Bria was saying, ‘The girlfriend sounds like a bill of goods.’

‘I liked her. And she loved Willie, in her way. That was one thing he was good at. Getting inside your heart.’

There was a pause, and then Bria said, ‘Have you been drinking?’

‘Not really,’ Lisa said, and knew it sounded evasive. ‘Just this one beer. To be sociable while I had my heart to heart with Brittany. Right now I’m sipping some damn fine coffee made by an Ethiopian woman who was in Ethiopia just three months ago.’

‘Because you sound a trifle manic.’

‘Maybe that’s because I’m absolutely, one hundred per cent certain that Willie found the place where we were struck down. Not that stupid hole in the ground, but the real deal. Wherever it is, whatever it is, he couldn’t afford to excavate it on his own, so he partnered up with this outfit his girlfriend told me about. Outland Archaeological Services. I just now paid a visit to their offices. Police tape across the door, no one home. This guy in the insurance brokers next door told me they’d been closed for several days, and the police had been around first thing yesterday. He said they carried out everything in the place. And he also said, get this, that there was a Jackaroo avatar poking around. Adam Nevers’s sidekick. First they raid Outland’s offices. Then, when they couldn’t find anything, they go after Brittany and me.’

‘I don’t think I’ve ever heard of them,’ Bria said.

‘I googled them,’ Lisa said. ‘Turns out they’re funded by this nonprofit outfit, the Omega Point Foundation.’

‘The one owned by Ada Morange?’

‘She doesn’t exactly own it. But her company, Karyotech Pharma, is its major benefactor.’

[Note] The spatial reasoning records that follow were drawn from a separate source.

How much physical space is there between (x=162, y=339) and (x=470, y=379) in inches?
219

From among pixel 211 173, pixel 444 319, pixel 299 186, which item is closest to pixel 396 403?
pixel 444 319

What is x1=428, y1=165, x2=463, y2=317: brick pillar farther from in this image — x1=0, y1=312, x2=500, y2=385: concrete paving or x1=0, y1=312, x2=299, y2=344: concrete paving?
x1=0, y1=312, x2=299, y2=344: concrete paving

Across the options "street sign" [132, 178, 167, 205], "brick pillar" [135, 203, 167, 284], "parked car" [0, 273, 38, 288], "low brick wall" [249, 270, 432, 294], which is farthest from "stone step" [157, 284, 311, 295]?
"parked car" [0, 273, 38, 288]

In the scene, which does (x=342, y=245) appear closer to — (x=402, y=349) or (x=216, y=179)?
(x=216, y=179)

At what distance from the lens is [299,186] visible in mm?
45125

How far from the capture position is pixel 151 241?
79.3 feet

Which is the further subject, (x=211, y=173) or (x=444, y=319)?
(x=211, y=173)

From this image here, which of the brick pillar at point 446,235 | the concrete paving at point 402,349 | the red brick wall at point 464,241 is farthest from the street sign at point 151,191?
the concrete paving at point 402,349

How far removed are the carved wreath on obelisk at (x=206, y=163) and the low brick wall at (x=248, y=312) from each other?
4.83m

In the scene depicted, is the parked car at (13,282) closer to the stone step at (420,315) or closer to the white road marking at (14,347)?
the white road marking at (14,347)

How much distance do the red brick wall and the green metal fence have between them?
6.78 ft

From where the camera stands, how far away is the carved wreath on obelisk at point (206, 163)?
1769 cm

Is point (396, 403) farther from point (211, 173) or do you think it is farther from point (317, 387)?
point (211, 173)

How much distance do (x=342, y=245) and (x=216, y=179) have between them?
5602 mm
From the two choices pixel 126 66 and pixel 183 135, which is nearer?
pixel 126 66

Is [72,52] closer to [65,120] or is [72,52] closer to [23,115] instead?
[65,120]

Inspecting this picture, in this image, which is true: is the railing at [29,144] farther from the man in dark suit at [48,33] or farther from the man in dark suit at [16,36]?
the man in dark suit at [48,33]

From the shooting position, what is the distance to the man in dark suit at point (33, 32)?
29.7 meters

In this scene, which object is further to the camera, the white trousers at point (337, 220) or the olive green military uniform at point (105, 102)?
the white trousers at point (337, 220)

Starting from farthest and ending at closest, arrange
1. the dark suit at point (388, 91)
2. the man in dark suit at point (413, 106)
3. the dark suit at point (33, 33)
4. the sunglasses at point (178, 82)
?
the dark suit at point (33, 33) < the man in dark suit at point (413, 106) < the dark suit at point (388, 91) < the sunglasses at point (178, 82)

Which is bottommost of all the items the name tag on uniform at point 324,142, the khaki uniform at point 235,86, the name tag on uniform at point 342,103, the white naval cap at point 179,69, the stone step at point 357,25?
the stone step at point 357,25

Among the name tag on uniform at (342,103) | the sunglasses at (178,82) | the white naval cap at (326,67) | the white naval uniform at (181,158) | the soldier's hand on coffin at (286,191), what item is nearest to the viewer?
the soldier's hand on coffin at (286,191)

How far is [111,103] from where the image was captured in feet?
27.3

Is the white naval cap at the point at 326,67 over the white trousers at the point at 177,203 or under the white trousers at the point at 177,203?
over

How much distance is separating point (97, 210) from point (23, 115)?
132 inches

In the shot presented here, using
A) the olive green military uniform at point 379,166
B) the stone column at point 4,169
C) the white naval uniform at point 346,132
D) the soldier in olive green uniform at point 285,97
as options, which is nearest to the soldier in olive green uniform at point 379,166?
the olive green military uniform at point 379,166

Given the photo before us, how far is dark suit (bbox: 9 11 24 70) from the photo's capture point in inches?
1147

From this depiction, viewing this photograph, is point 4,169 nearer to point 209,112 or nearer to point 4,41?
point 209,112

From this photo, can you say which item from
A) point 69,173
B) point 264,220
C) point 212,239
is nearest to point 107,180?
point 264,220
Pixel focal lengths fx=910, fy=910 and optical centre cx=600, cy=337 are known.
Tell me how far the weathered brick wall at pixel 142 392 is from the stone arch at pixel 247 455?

Ada Morange was famous in the way that Albert Einstein and Abe Lincoln were famous. The kind of fame that was in the air, in the water. She had been involved in the discovery of the first Ghajar ships, the ones that a kid infected with some kind of eidolon had called down to a ruined spaceport on Mangala – people called it a spaceport, although no one could say exactly what it was. A place those two ships knew, at any rate. And a couple of years later Ada Morange’s company had located the first orbital sargasso. She was one of the richest people in human history, and most of her wealth was channelled into the Omega Point Foundation, which subsidised big astronomy projects, exploration of the new worlds of the New Frontier and research into Elder Culture technology, artificial intelligence and life extension, and promoted the idea that humanity could bootstrap its way to transcendence without the help of the Jackaroo.